Menciones de las constelaciones griegas se encuentran en la poesía de Homero que data aproximadamente del siglo IX antes de Cristo y de Aratus, aproximadamente del siglo III a. de Cristo. En algún momento del lapso de tiempo comprendido entre la vida de los dos poetas, probablemente a mediados o finales del siglo V (a. de Cristo), las constelaciones de la Eclíptica (el camino que el Sol sigue aparentemente a través de la esfera celeste en el curso de un año) fueron identificadas en Babilonia y quizá también en Grecia.

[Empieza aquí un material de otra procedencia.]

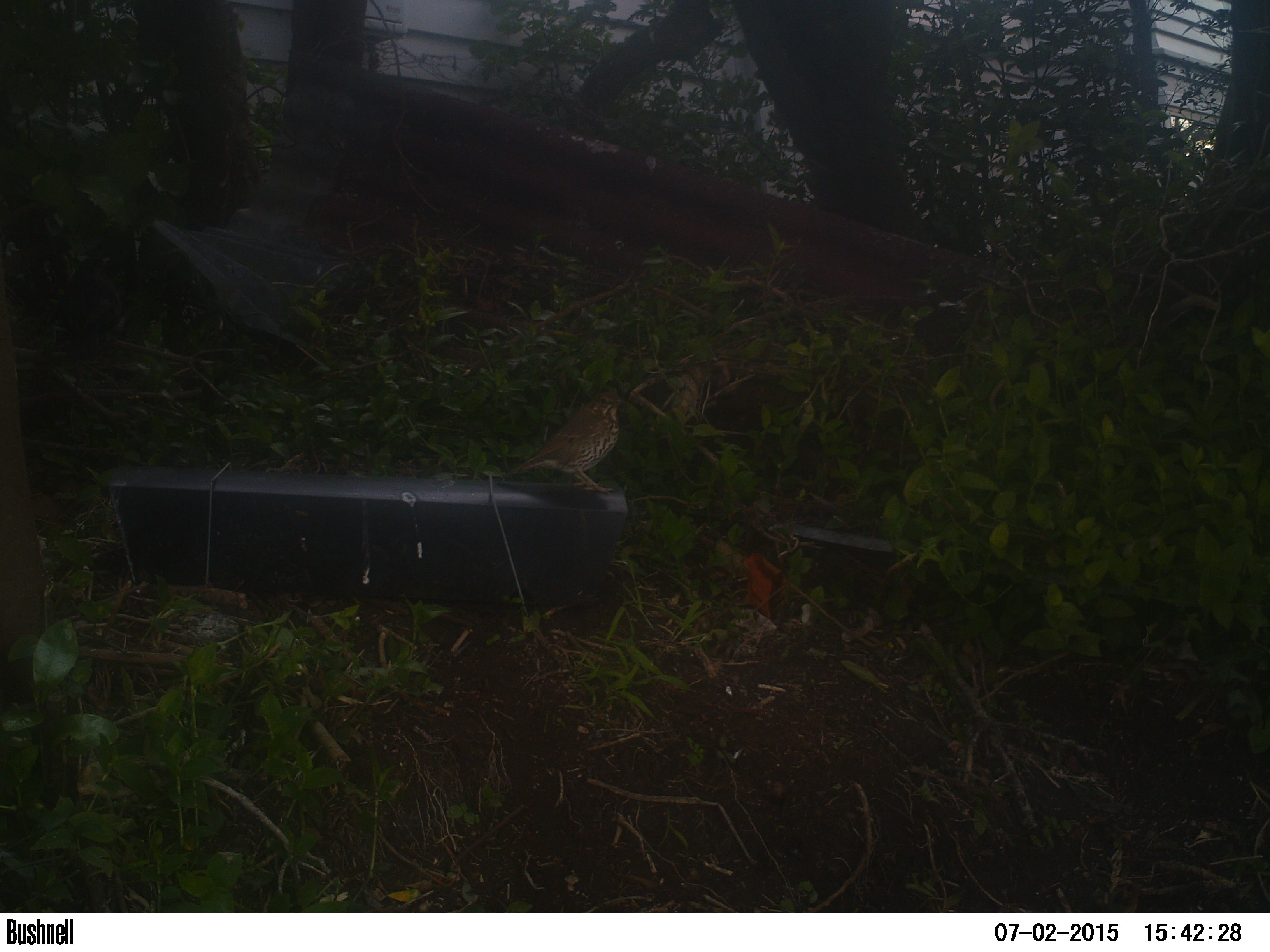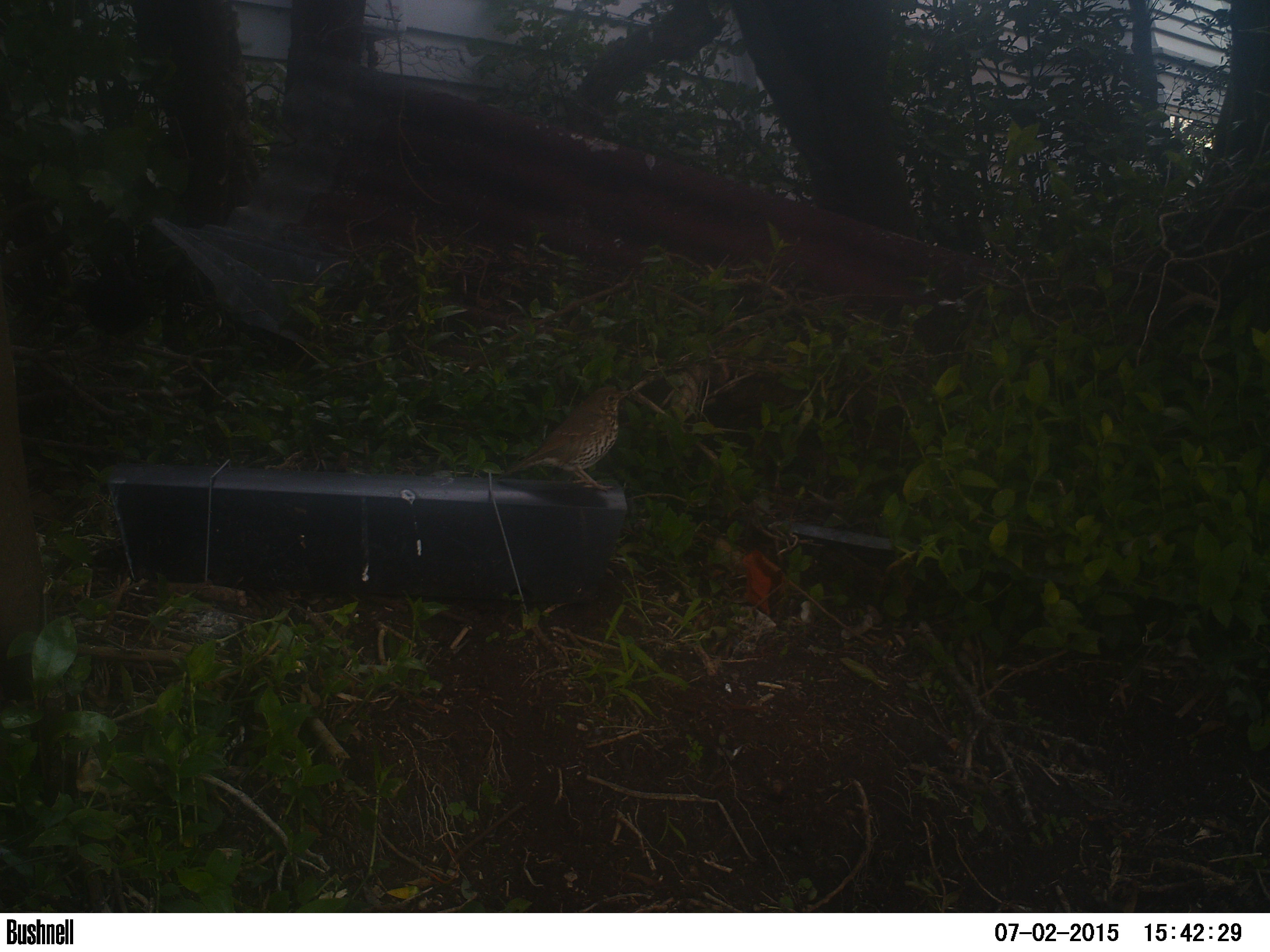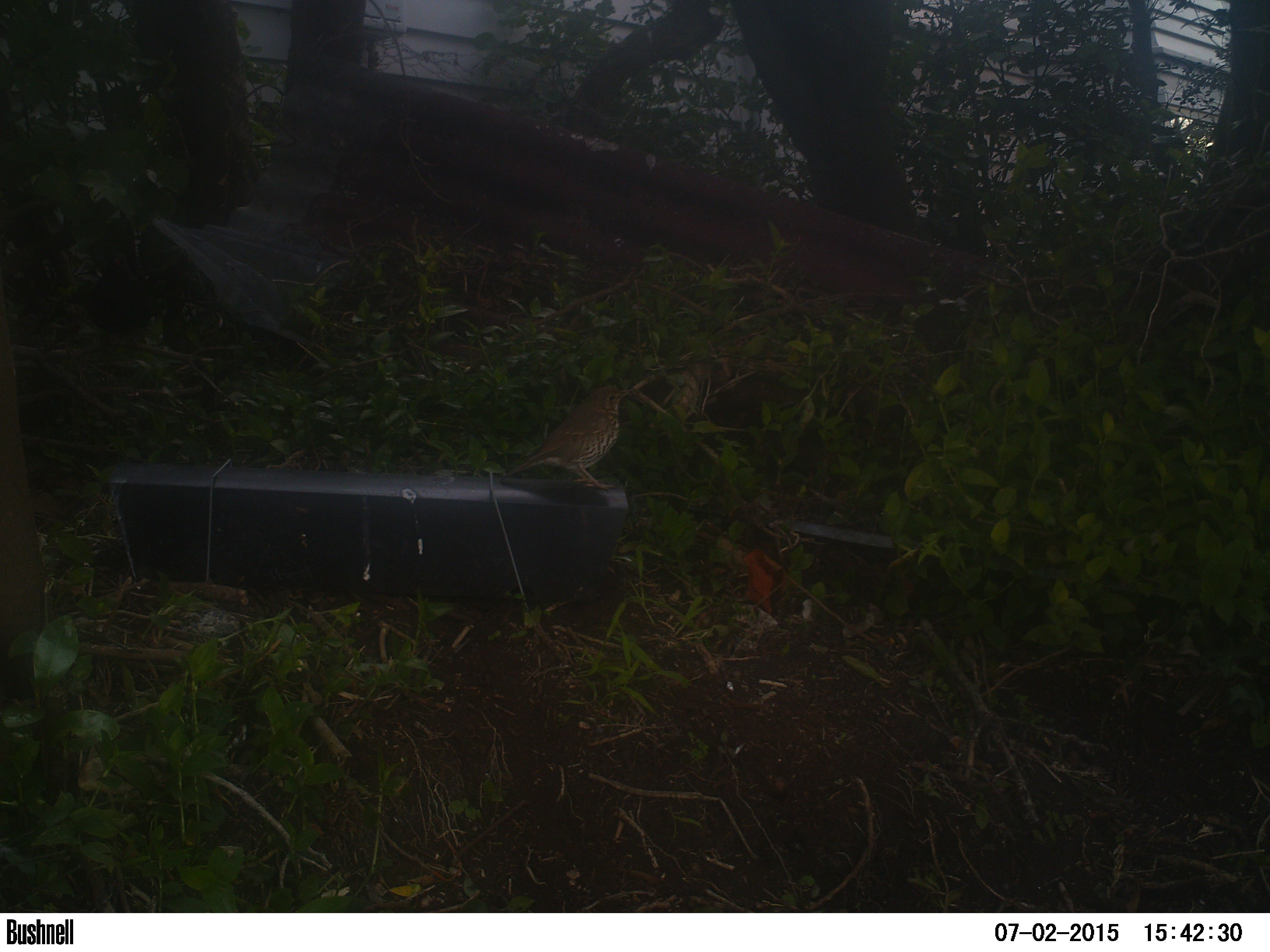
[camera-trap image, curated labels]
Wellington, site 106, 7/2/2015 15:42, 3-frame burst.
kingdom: Animalia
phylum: Chordata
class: Aves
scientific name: Aves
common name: bird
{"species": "bird (Aves)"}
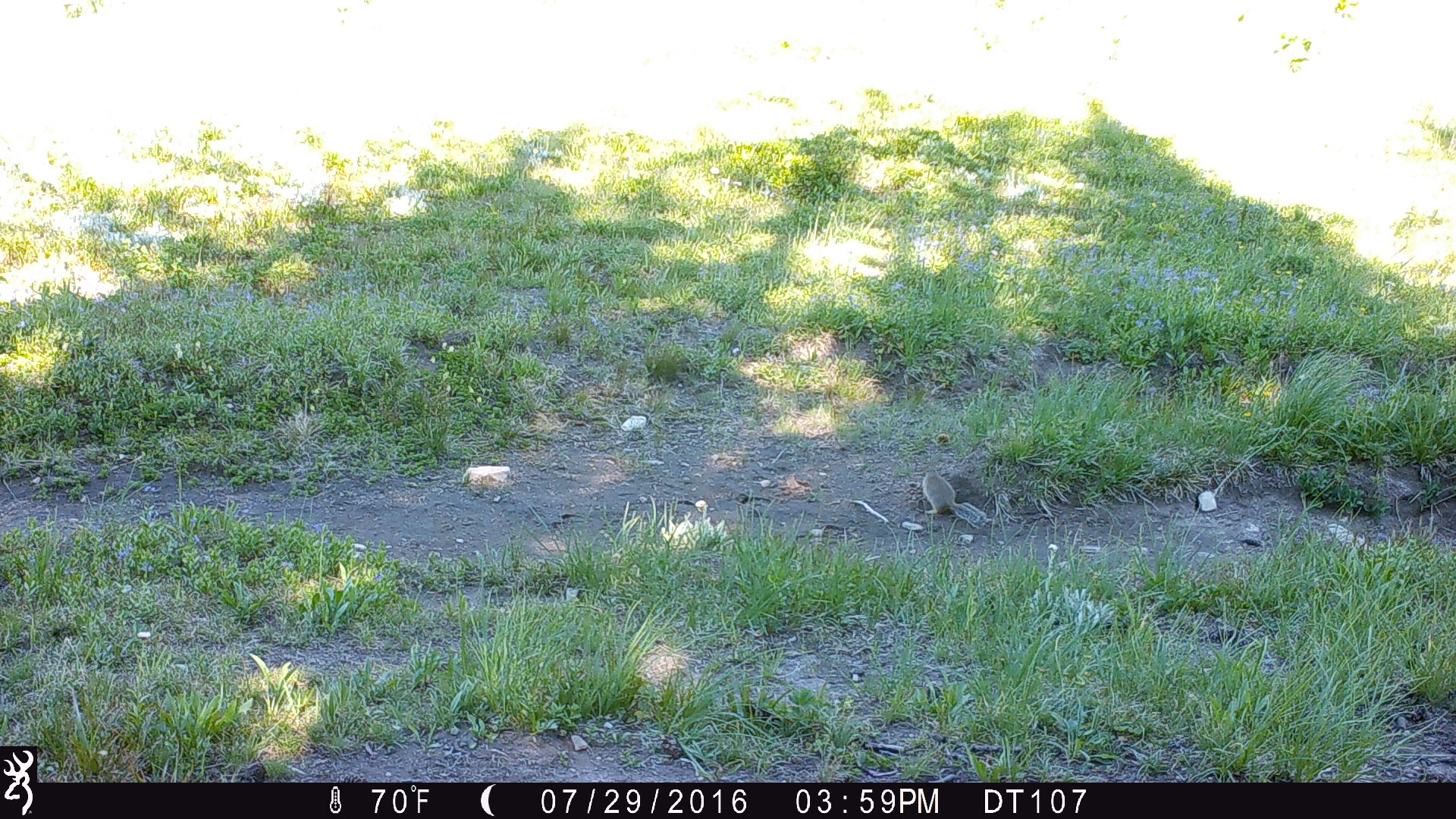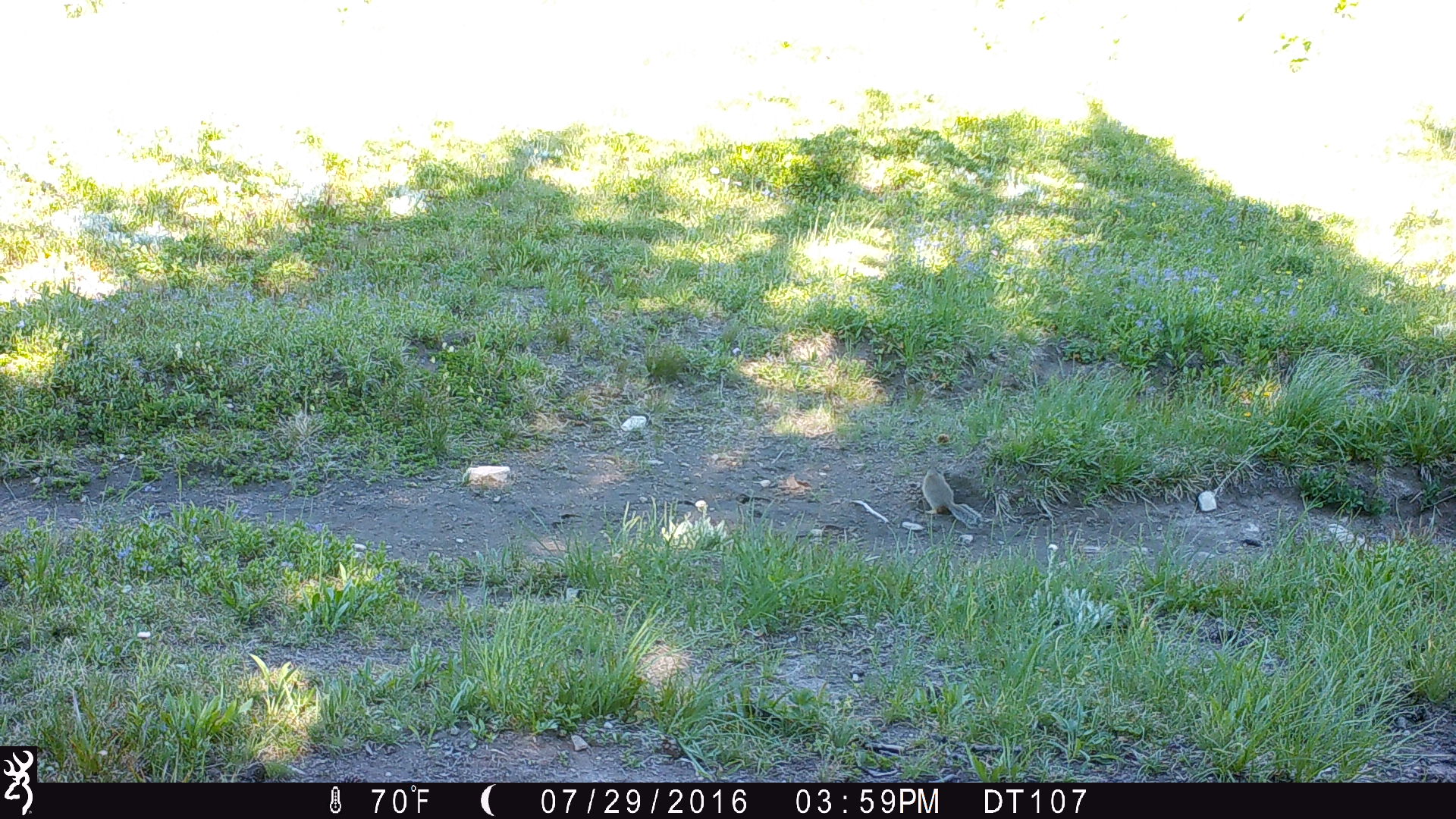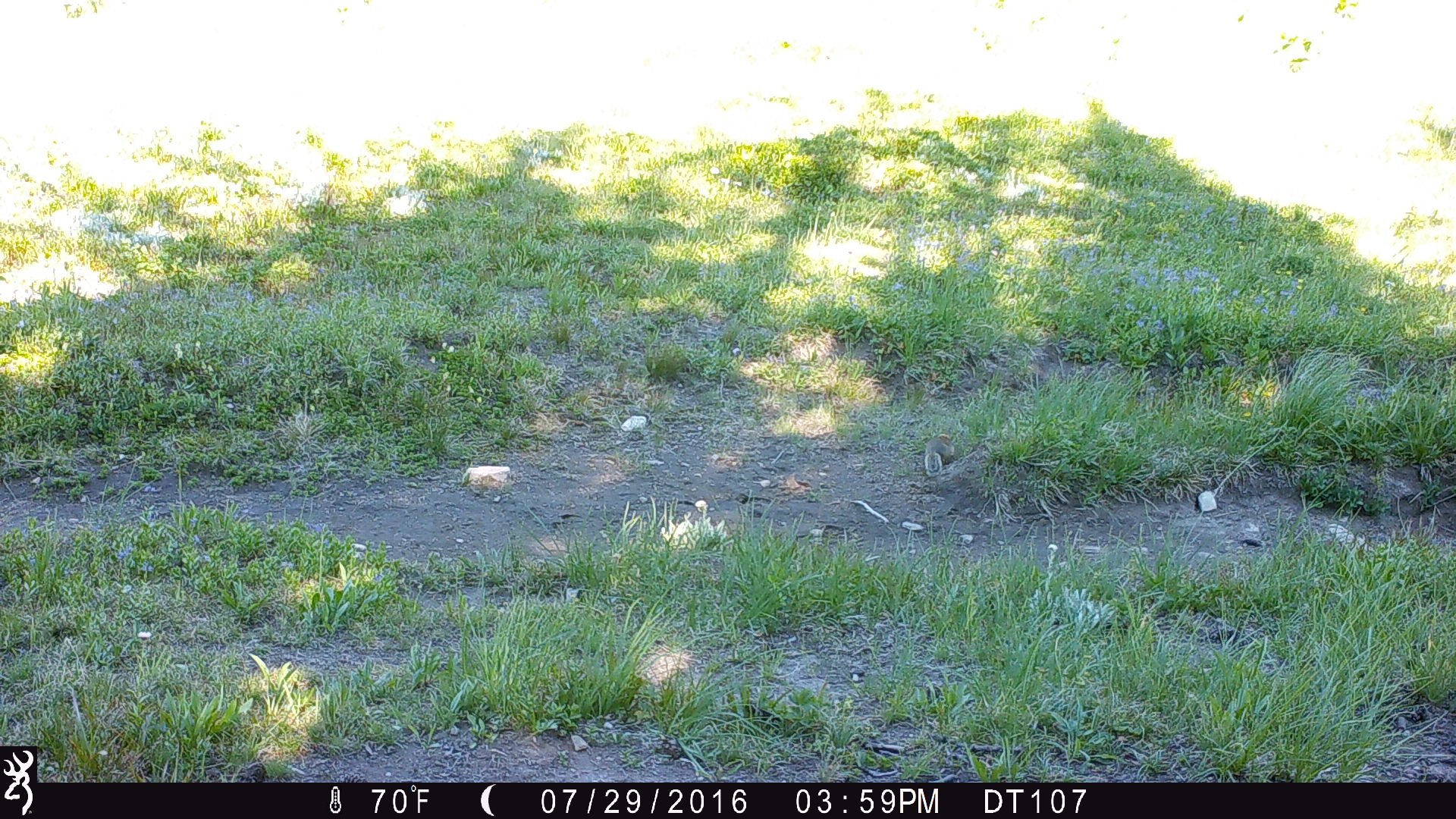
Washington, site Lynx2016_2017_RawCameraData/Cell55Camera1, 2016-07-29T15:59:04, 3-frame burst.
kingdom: Animalia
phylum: Chordata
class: Mammalia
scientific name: Mammalia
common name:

Los babilonios dividieron la Eclíptica en las 12 partes del Zodíaco. Durante el siglo II de nuestra era, el astrónomo egipcio Tolomeo catalogó información sobre 1022 estrellas, agrupadas en 48 constelaciones. No constituye sorpresa alguna que el catálogo de Tolomeo, incluya sólo estrellas visibles desde las latitudes de Alejandría, donde vivió y escribió este científico.

El Almagesto, la obra principal de Tolomeo, constituyó la última palabra sobre las constelaciones, hasta el siglo XVI, en que los viajes europeos de descubrimientos, posibilitaron que los navegantes llegaran hasta latitudes más meridionales que las nuestras. El primer atlas de estrellas, publicado por Johann Bayer en 1603, incluía 12 constelaciones nuevas, visibles desde el hemisferio sur. En 1624 el astrónomo alemán Jakob Bartsch, añadió tres constelaciones nuevas a los espacios existentes entre las constelaciones nombradas con anterioridad. Barsch definió asimismo como constelación separada, la agrupación que conocemos por Crux, La Cruz del Sur, cuyas estrellas principales habían sido incluidas por Tolomeo en la constelación del Centauro. (El nombre de Crux revela asimismo un intento de quitar al firmamento el carácter pagano típico de este período). A finales del siglo XVI, Tycho Brahe (1546-1601), elevó a la categoría de constelación, el asterismo Coma Berenices (Cabellera de Berenice), que para los antiguos formaba parte de Leo y Virgo.

Siete constelaciones, más visibles desde las latitudes septentrionales medias, fueron descritas por el astrónomo alemán Johannes Hevelius en 1687. La visita de Nicolás Louis de la Caille al Cabo de Buena Esperanza en 1750, dio por resultado el descubrimiento de 14 constelaciones adicionales. Desde este tiempo, se ha intentado en varias ocasiones crear nuevas constelaciones, pero estas no han gozado de aceptación oficial. No obstante, desde mediados de la primera década del siglo XIX, se sustituyó la constelación mayor de Tolomeo, Argo Navis por tres constelaciones que representan, la quilla de la nave (Carina), la popa (Puppis) y las velas (Vela), además de la brújula (Pyxis) inventada por la Caille. Unas pocas estrellas que inicialmente se pensó formaban parte de otra constelación acabaron en una nueva: por ejemplo, una de las cuatro estrellas del cuadrado de Pegaso, pertenece ahora de modo oficial a Andrómeda. Pero en conjunto, la división de la UAI, aportó una gran simplificación.